Besondere Beachtung verdient die gefühllose Haut. Wo das Empfinden gestört ist – etwa bei einer Polyneuropathie oder unterhalb einer Rückenmarksschädigung –, fehlt die wichtigste Rückmeldung, die vor einer zu hohen Stromdichte warnt. Eine Verbrennung kann dort entstehen, ohne dass der Betroffene sie bemerkt. Gerade in diesen Fällen ist die regelmäßige Sichtkontrolle der Haut unter den Elektroden entscheidend. Aus demselben Grund gilt Zurückhaltung, wenn die behandelte Person Empfindungen nicht zuverlässig mitteilen kann.

Zu unterscheiden ist bei alldem zwischen der äußerlich angelegten und der implantierten Elektrostimulation. Die genannten Einschränkungen betreffen die äußerliche Anwendung. Für implantierte Systeme gelten eigene, vom jeweiligen Gerät abhängige Regeln – sie sind gerade für Menschen gedacht, bei denen eine dauerhafte Reizung erforderlich ist.

Wirksamkeit und wissenschaftliche Einordnung

Die Elektrostimulation ist kein einheitliches Verfahren, und ihre Einordnung fällt je nach Anwendung sehr unterschiedlich aus.

Am wenigsten strittig sind die implantierten Formen, bei denen die Reizung eine ausgefallene Funktion unmittelbar ersetzt. Dass ein Herzschrittmacher den Herzmuskel erregt und ein Cochlea-Implantat den Hörnerv ansprechen kann, ist im Wirkprinzip nachvollziehbar und durch die breite klinische Anwendung gestützt.

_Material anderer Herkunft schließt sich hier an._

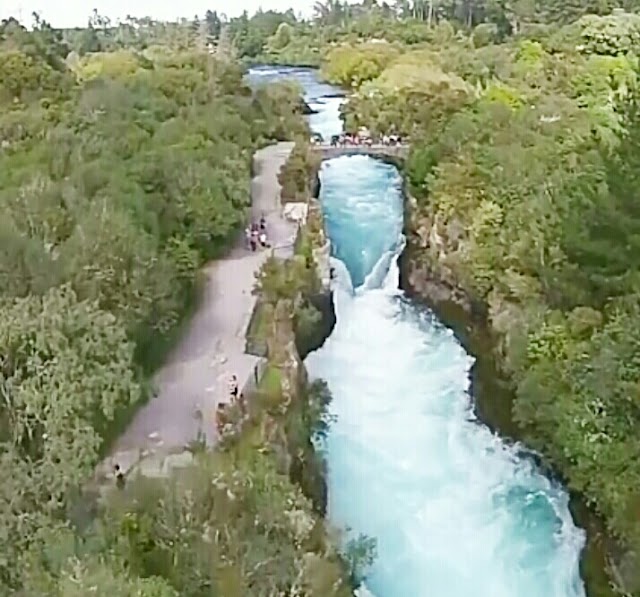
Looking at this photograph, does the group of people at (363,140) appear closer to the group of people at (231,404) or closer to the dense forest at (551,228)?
the dense forest at (551,228)

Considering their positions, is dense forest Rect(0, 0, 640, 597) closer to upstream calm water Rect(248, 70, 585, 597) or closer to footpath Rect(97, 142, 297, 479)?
footpath Rect(97, 142, 297, 479)

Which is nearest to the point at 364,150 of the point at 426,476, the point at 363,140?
the point at 363,140

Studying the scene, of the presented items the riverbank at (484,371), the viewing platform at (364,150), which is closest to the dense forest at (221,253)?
the riverbank at (484,371)

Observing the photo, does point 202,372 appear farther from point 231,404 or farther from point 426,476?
point 426,476

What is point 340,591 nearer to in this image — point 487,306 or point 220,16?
point 487,306

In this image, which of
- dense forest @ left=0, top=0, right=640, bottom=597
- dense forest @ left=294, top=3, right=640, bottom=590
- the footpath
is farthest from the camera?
dense forest @ left=294, top=3, right=640, bottom=590

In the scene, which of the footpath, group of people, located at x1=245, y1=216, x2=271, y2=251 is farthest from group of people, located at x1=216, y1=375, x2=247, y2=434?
group of people, located at x1=245, y1=216, x2=271, y2=251
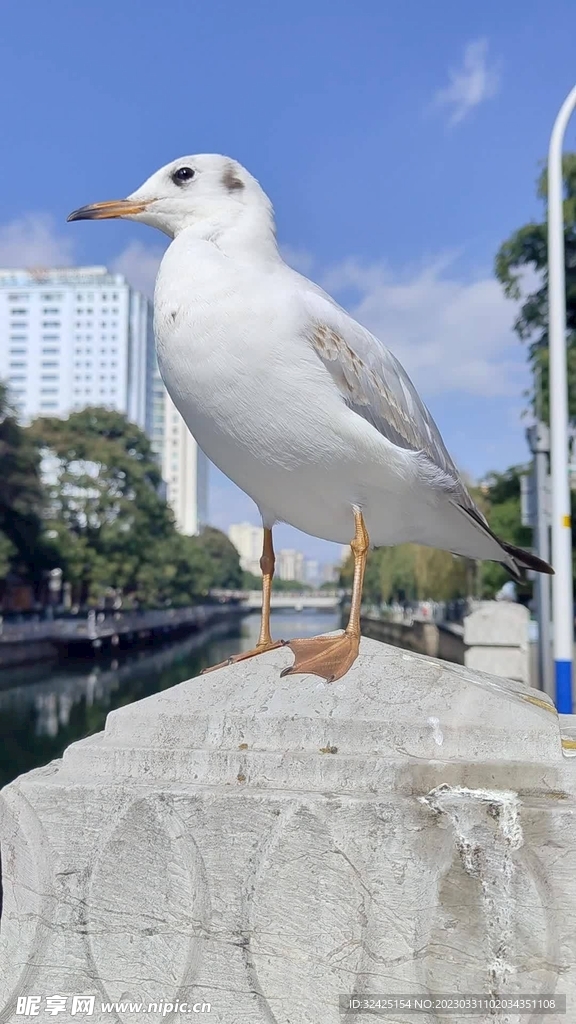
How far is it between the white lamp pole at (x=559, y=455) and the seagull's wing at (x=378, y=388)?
462 cm

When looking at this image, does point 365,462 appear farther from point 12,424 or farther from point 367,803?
point 12,424

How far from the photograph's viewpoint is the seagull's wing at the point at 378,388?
249 cm

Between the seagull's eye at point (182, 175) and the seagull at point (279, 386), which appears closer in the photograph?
the seagull at point (279, 386)

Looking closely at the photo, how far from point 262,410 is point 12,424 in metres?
23.3

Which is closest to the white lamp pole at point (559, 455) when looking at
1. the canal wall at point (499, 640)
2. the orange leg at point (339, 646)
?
the canal wall at point (499, 640)

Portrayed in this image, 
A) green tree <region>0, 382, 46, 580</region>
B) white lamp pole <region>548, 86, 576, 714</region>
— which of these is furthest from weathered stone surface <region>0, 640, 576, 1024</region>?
green tree <region>0, 382, 46, 580</region>

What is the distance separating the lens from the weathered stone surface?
1858 millimetres

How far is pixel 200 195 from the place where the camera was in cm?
271

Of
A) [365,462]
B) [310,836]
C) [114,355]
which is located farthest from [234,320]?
[114,355]

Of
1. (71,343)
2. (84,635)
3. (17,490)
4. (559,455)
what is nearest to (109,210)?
(559,455)

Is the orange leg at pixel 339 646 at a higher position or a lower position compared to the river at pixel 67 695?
higher

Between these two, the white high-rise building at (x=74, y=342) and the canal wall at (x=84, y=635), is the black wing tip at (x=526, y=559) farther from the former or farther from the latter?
the white high-rise building at (x=74, y=342)

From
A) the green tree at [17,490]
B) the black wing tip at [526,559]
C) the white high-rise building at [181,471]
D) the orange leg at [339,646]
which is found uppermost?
the white high-rise building at [181,471]

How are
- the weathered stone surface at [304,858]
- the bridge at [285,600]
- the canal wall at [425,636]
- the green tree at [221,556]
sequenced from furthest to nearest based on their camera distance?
the bridge at [285,600]
the green tree at [221,556]
the canal wall at [425,636]
the weathered stone surface at [304,858]
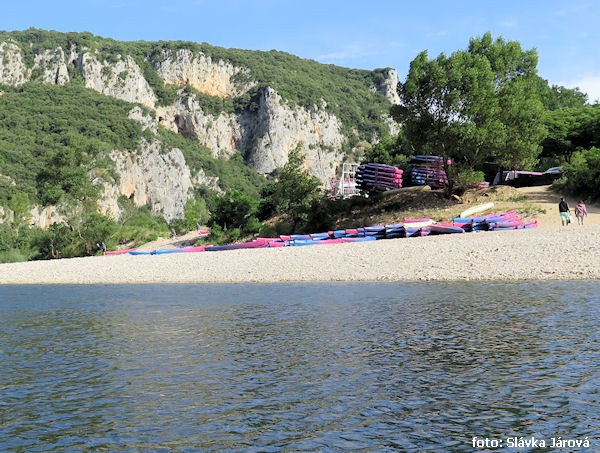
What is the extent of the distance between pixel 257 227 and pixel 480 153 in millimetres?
21200

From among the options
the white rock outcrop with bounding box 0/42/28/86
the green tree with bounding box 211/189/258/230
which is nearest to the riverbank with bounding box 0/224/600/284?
the green tree with bounding box 211/189/258/230

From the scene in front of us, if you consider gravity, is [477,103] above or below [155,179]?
below

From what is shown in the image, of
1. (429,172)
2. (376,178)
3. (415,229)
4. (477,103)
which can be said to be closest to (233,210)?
(376,178)

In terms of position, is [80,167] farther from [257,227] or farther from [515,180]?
[515,180]

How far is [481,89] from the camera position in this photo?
123ft

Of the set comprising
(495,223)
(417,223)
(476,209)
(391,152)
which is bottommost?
(495,223)

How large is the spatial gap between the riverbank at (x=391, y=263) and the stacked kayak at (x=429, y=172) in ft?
49.1

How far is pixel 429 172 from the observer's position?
48750 millimetres

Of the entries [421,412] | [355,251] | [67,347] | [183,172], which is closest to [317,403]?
[421,412]

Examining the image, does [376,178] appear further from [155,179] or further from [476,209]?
[155,179]

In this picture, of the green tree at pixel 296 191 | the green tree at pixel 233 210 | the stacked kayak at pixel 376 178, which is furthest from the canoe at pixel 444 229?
the green tree at pixel 233 210

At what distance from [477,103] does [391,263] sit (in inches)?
669

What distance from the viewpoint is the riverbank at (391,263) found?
22688 millimetres

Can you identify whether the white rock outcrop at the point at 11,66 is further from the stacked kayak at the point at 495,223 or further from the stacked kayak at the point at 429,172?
the stacked kayak at the point at 495,223
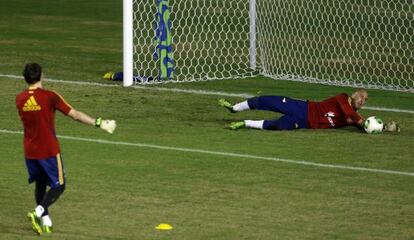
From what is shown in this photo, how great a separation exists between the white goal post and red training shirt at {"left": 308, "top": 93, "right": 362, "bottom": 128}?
472 centimetres

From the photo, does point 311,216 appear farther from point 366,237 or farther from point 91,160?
point 91,160

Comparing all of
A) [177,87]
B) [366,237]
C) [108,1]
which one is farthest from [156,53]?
[108,1]

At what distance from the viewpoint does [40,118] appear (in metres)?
11.1

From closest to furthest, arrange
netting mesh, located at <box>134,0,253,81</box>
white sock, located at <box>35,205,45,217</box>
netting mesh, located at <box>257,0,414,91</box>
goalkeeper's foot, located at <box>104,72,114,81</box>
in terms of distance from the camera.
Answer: white sock, located at <box>35,205,45,217</box>
goalkeeper's foot, located at <box>104,72,114,81</box>
netting mesh, located at <box>257,0,414,91</box>
netting mesh, located at <box>134,0,253,81</box>

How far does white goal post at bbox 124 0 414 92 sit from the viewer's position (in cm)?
2228

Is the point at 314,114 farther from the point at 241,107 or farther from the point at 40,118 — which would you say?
the point at 40,118

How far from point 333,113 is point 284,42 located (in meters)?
7.44

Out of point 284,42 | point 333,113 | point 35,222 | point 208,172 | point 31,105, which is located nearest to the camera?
point 35,222

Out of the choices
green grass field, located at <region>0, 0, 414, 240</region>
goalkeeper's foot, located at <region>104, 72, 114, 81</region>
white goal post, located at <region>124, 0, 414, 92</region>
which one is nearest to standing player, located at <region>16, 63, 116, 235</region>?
green grass field, located at <region>0, 0, 414, 240</region>

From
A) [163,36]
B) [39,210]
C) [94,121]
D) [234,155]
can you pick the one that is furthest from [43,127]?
[163,36]

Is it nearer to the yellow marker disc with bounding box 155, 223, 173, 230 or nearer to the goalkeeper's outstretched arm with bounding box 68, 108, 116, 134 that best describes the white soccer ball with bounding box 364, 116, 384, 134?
the yellow marker disc with bounding box 155, 223, 173, 230

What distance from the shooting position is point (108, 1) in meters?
37.3

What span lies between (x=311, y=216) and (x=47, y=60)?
12.6m

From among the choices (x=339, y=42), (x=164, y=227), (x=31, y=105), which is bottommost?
(x=164, y=227)
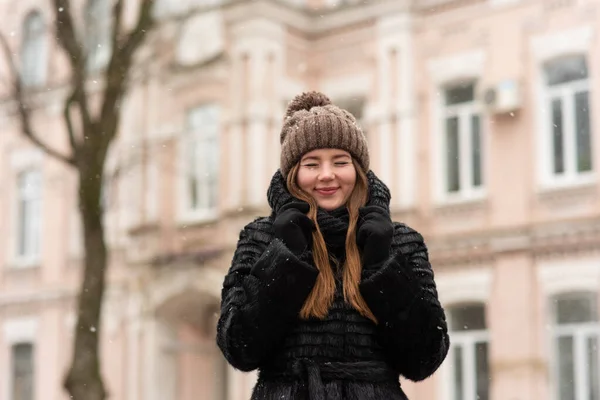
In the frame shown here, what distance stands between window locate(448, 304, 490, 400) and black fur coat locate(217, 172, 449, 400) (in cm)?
1076

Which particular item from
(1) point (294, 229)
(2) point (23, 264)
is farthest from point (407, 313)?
(2) point (23, 264)

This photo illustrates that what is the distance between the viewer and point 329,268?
2.93 meters

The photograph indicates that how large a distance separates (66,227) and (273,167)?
463 centimetres

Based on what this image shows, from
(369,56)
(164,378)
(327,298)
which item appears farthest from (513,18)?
(327,298)

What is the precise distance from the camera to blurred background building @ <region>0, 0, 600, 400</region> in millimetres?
12953

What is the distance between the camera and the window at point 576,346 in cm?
1243

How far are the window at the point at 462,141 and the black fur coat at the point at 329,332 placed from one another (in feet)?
36.3

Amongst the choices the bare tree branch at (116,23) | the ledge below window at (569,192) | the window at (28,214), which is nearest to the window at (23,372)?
the window at (28,214)

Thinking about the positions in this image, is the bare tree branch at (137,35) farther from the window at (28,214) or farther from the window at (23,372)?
the window at (23,372)

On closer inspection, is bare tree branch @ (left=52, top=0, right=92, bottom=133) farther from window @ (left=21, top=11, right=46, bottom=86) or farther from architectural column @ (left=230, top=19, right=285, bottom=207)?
window @ (left=21, top=11, right=46, bottom=86)

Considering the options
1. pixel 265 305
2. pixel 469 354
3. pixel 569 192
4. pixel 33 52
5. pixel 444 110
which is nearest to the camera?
pixel 265 305

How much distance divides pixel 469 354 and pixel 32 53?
10.1 meters

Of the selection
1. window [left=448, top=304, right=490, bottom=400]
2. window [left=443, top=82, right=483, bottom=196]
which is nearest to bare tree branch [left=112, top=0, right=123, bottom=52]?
window [left=443, top=82, right=483, bottom=196]

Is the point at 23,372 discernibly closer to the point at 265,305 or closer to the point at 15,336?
the point at 15,336
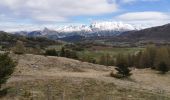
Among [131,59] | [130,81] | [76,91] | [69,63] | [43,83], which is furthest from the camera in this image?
[131,59]

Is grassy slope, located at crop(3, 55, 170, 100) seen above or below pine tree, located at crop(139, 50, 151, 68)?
above

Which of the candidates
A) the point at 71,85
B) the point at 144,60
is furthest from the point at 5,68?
the point at 144,60

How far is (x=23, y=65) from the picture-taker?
45.5 m

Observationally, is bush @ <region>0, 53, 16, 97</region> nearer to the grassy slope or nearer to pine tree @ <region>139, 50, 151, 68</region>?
the grassy slope

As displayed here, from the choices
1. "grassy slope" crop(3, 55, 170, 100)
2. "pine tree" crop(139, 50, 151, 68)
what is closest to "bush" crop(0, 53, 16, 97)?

Anders liegt es bei der äußerlichen Reizung gelähmter oder geschwächter Muskulatur. Dass sich ein Muskel elektrisch zur Kontraktion bringen lässt, steht außer Frage. Weniger eindeutig ist, in welchem Ausmaß sich dadurch der Abbau von Muskelgewebe über längere Zeiträume aufhalten lässt und wie sich das auf die Alltagsfähigkeit auswirkt. Die Anwendung an Muskulatur ohne erhaltene Nervenversorgung wird in der Fachliteratur unterschiedlich beurteilt; sie gilt als aufwendig und wird nicht überall in gleicher Weise eingesetzt. Angaben zum Nutzen sind daher als Erwartung zu verstehen, die im Einzelfall zu prüfen ist, nicht als gesicherte Zusage.

Deutlich zurückhaltender ist die Einordnung dort, wo Elektrostimulation gesunden Menschen als Ersatz für körperliches Training angeboten wird. Ein solcher Ersatz ist nicht belegt: Die Reizung erreicht nur die Muskulatur unter den Elektroden und lässt Kreislauf, Koordination und Gleichgewicht unberührt, die beim aktiven Training mit trainiert werden. Auch in der therapeutischen Anwendung wird die Elektrostimulation überwiegend als begleitende Maßnahme eingeordnet, die eine aktive Übungsbehandlung ergänzt und nicht ersetzt. Wo eigenes Üben möglich ist, hat es Vorrang.

Quellen

  • Wenk, W.: Elektrotherapie.
    ISBN: 9783642200298
  • Kerkhof, P. van: Evidenzbasierte Elektrotherapie.
    ISBN: 9783662707319
  • Hufschmidt, A., Rauer, S., Glocker, F. X. (Hrsg.): Neurologie compact.
    ISBN: 9783132430365
  • Pape, H.-C., Kurtz, A., Silbernagl, S. (Hrsg.): Physiologie.
    ISBN: 9783132446083
  • Niethard, F. U., Biberthaler, P., Pfeil, J.: Orthopädie und Unfallchirurgie.